──────── DATA SHOWN ────────

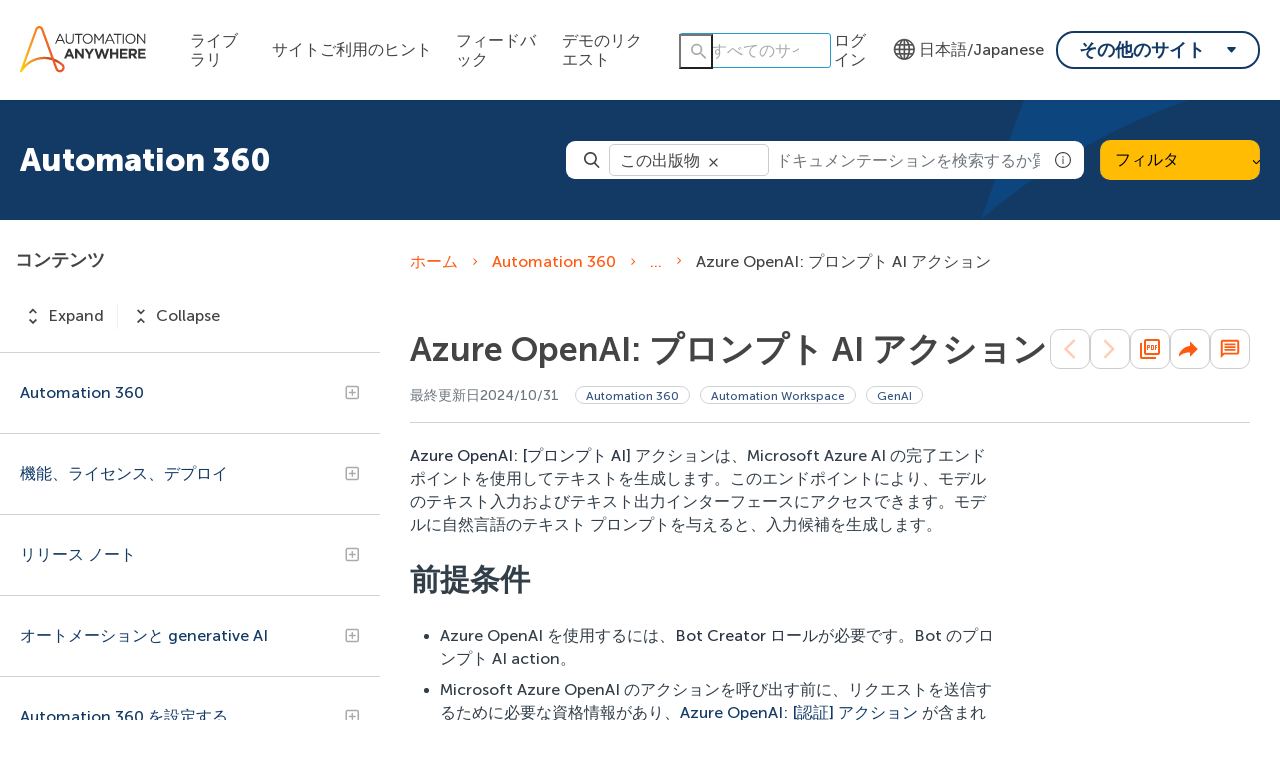

--- FILE ---
content_type: image/svg+xml
request_url: https://cdn.zoominsoftware.io/automationanywhere/public/assets/img/upsidedown-blue-triangle.svg?0d26d2f40f6c9a6af370
body_size: 784
content:
<?xml version="1.0" encoding="UTF-8"?>
<svg width="9px" height="6px" viewBox="0 0 9 6" version="1.1" xmlns="http://www.w3.org/2000/svg" xmlns:xlink="http://www.w3.org/1999/xlink">
	<g id="UI" stroke="none" stroke-width="1" fill="none" fill-rule="evenodd">
		<g id="UI-" transform="translate(-1390.000000, -47.000000)" fill="#133a65" fill-rule="nonzero">
			<g id="Group-12" transform="translate(1093.950000, 32.000000)">
				<path d="M299.99,20.355 L296.39,16.2435 C295.97,15.7598 296.31,14.9999998 296.95,14.9999998 L304.15,14.9999998 C304.29,14.9999 304.43,15.0413 304.56,15.1194 C304.68,15.1974 304.77,15.3087 304.83,15.44 C304.89,15.5713 304.91,15.717 304.89,15.8596 C304.87,16.0023 304.81,16.1358 304.71,16.2443 L301.12,20.3543 C301.05,20.4348 300.96,20.4994 300.86,20.5436 C300.76,20.5878 300.66,20.6107 300.55,20.6107 C300.44,20.6107 300.34,20.5878 300.24,20.5436 C300.14,20.4994 300.06,20.4348 299.99,20.3543 L299.99,20.355 Z" id="Path">
				</path>
			</g>
		</g>
	</g>
</svg>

────────

## WHAT NEEDS TO BE DONE
Lines from the one containing "body_size: 784" through the last line of the records, both included, are the only ones to print, each exactly as it is.

## ANSWER AREA
body_size: 784
content:
<?xml version="1.0" encoding="UTF-8"?>
<svg width="9px" height="6px" viewBox="0 0 9 6" version="1.1" xmlns="http://www.w3.org/2000/svg" xmlns:xlink="http://www.w3.org/1999/xlink">
	<g id="UI" stroke="none" stroke-width="1" fill="none" fill-rule="evenodd">
		<g id="UI-" transform="translate(-1390.000000, -47.000000)" fill="#133a65" fill-rule="nonzero">
			<g id="Group-12" transform="translate(1093.950000, 32.000000)">
				<path d="M299.99,20.355 L296.39,16.2435 C295.97,15.7598 296.31,14.9999998 296.95,14.9999998 L304.15,14.9999998 C304.29,14.9999 304.43,15.0413 304.56,15.1194 C304.68,15.1974 304.77,15.3087 304.83,15.44 C304.89,15.5713 304.91,15.717 304.89,15.8596 C304.87,16.0023 304.81,16.1358 304.71,16.2443 L301.12,20.3543 C301.05,20.4348 300.96,20.4994 300.86,20.5436 C300.76,20.5878 300.66,20.6107 300.55,20.6107 C300.44,20.6107 300.34,20.5878 300.24,20.5436 C300.14,20.4994 300.06,20.4348 299.99,20.3543 L299.99,20.355 Z" id="Path">
				</path>
			</g>
		</g>
	</g>
</svg>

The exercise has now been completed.